Congressman Mike Coffman

 The Commerce Clause of the U.S. Constitution gives Congress the power to “regulate Commerce with foreign Nations, and among the several States…”  These words have been the subject of much debate over the years.  An expansive reading of this clause gives the federal government broad power to regulate personal behavior and commerce, while a more conservative reading of the clause limits federal authority solely to activities that cross state lines, exempting commercial activities that occur exclusively within a state. I subscribe to the narrower and more “limited” definition of federal powers because I strongly believe that is exactly what the framers of our Constitution had in mind.

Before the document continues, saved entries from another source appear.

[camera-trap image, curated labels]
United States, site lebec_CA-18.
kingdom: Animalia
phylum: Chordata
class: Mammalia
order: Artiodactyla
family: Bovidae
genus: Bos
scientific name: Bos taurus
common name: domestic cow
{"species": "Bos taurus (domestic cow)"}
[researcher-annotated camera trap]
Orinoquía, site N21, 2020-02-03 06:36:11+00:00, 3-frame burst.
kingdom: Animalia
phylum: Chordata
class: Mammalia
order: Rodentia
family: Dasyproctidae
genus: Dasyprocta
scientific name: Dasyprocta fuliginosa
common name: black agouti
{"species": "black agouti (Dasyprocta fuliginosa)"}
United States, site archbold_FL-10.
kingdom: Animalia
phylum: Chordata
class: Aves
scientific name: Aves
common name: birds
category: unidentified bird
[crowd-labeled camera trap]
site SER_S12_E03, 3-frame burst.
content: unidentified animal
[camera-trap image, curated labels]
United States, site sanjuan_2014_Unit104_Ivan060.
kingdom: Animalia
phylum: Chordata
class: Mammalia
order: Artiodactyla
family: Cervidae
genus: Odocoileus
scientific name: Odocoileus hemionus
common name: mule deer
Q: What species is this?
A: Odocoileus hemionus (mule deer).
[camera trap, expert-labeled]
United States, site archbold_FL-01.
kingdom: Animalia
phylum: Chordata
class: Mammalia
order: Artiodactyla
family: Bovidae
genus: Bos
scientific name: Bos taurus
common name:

 In 2005, the Supreme Court, by a 6-3 vote, held that the Commerce Clause allows Congress to prohibit the personal growth and use of medical marijuana.  Justice Clarence Thomas disagreed, writing, “If Congress can regulate this under the Commerce Clause, then it can regulate virtually anything—and the Federal Government is no longer one of limited and enumerated powers.”  Justice Thomas went on to add that the Commerce Clause does not permit Congress to “Exercise police power of the sort reserved to the States in order to eliminate even the intrastate possession and use of marijuana.”

 Justice Thomas was and is absolutely correct – the federal government can and should only regulate commerce that crosses state lines, or interstate commerce.   According to the Tenth Amendment to the Constitution, “The powers not delegated to the United States by the Constitution, nor prohibited by it to the States, are reserved to the States respectively, or to the people.”  Between the Commerce Clause and the Tenth Amendment, it is clear to me that the growth, sale, and use of marijuana for medicinal or recreational purposes, that occurs solely within a state’s boundaries, is not commerce “among the states” – because it does not cross state boundaries.  Therefore, it should not be regulated by the federal government.

 In Washington, D.C., I have long fought on three fronts to protect Colorado’s rights on this issue.  First, I have worked with my fellow Colorado U.S. Representative Ed Perlmutter, who sits on the Financial Services Committee, to support his efforts (HR. 2215, the SAFE Act of 2017) to lift the federal restrictions on allowing marijuana businesses to have access to federally-regulated financial services.  Restricting access to financial services makes marijuana businesses operate on an “all cash” basis, which makes them more prone to criminality and makes it harder to collect the taxes due the government without the audit trail of a banking relationship.

 Second ,  I’ve co-sponsored a recent bill, (HR. 2528 Respect States’ and Citizen’s Rights Act of 2017), by another of my Colorado colleagues, U.S. Representative Diana DeGette, that would direct the federal government to respect and defer to state laws, such as those passed in Colorado, that have legalized marijuana for medical or recreational purposes.

 Finally, I am working with a third Coloradan, U.S. Representative Jared Polis, on co-sponsoring an appropriations amendment to the annual funding bill for the Department of Justice that would deny Justice the ability to use any taxpayer dollars to enforce federal drug laws in a state that has legalized either medical or recreational marijuana.

 While discussions on this topic continue, we must respect the Constitution as well as the right of Coloradans to make their own decisions on matters that are purely within the jurisdiction to the State of Colorado, and I will continue to do everything in my power to ensure that the federal government will respect our states’ rights and sovereignty.

Republican U.S. Rep. Mike Coffman represents Aurora and the 6th Congressional District.